Born Tel Aviv January 13, 1934. Died Jerusalem, January 26, 2009, aged 75
Equally at home with his fellow Charedi rabbis and the man in the Israeli street, Rabbi Avraham Ravitz became an influential and effective MK, gaining widespread respect and affection.
The young Ravitz was happy whether being educated at Sinai Talmud Torah school or playing football in Tel Aviv’s Montefiore Quarter, where his strictly Orthodox family lived.
At 13 he joined Lehi, the extremist — or terrorist — anti-British underground freedom fighters’ group. With the establishment of the state and disbandment of militias, he served in the Israel Defence Forces.
He completed his rabbinic training at Jerusalem’s prestigious Hebron yeshivah before dispensing Torah himself.
His ability to combine elevated rabbinic language and street slang made him a natural choice to head Ohr Sameach yeshivah’s outreach programme for secular Israelis in the aftermath of the Yom Kippur War.
The position became his base for building his reputation beyond the Charedi yeshivah world, as many popular figures in the arts and entertainment world became his protegés.
He also worked with a construction company — a crucial activity in the Charedi community — until 1988 when he was appointed by Rabbi Menachem Shach, head of the Israel’s Lithuanian yeshivah world, to lead a new political party, Degel Hatorah (Torah Flag), in a breakaway from Agudat Yisrael, the mainstream strictly Orthodox party.

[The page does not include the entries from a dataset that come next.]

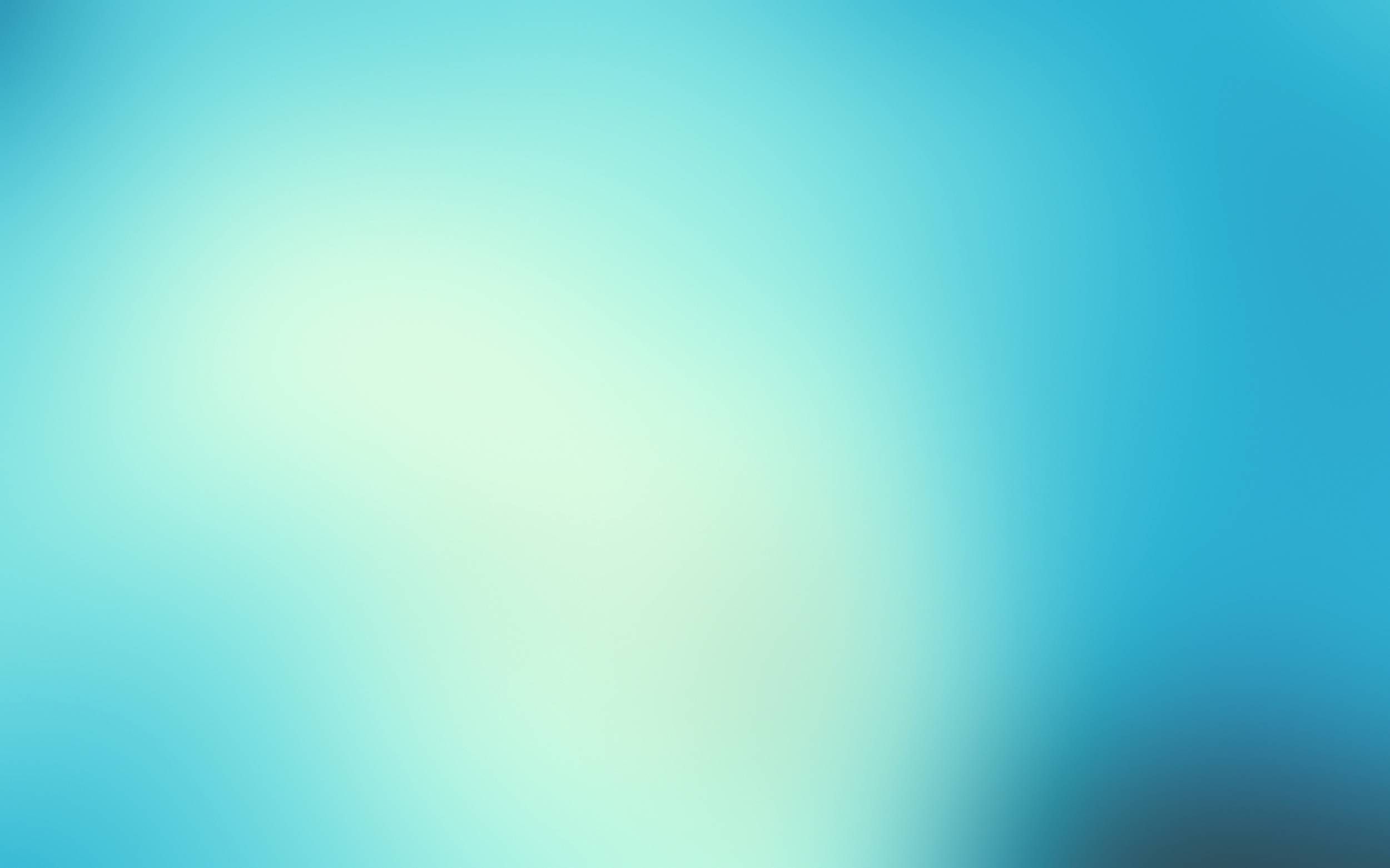 Imagen azul claro: descargue la mejor HD en digitalimagemakerworld.com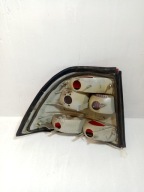 light right rear OPEL VECTRA B 37360748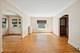 723 Wesley, Oak Park, IL 60304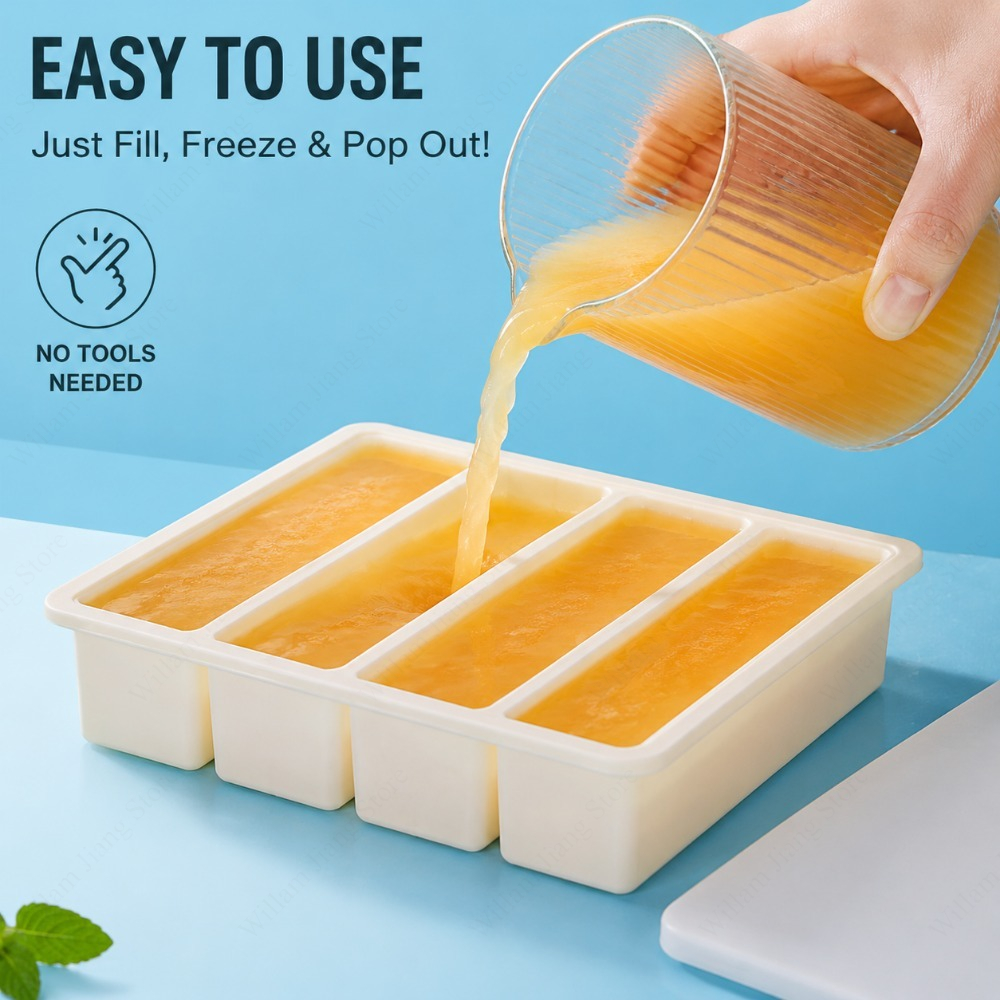 Kitchen Food Storage Container - Food Storage In Cooler บทวิจารณ์และราคา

Ravitz’s wisdom and personal charm once again proved indispensable. Not only did he lead the party for 21 years, he served on a variety of Knesset committees, including finance, housing and education.
He challenged his fellow MKs on the essence and meaning of a Jewish state. Yet one of his most fervent disciples was the largely secular Ehud Olmert, who became mayor of Jerusalem in 1993 and premier in 2006.
Olmert paid tribute to his long-time mentor for his contribution to public life through “striking a delicate balance between an uncompromising loyalty to Jewish tradition and a practical sense as befitted a man who knew that in public life there is no single absolute truth”.
One of Israel’s leading secular journalist, Gideon Levy, summed up Rabbi Ravitz’s goal as “a halachic community, rather than a halachic state”.
No less remarkable was the fact that he maintained a flourishing and hectic public life through years of ill health. After a kidney transplant, amputated foot and diabetes, he finally succumbed to a heart condition.
He leaves a widow, Avigail; 12 children and 77 grandchildren.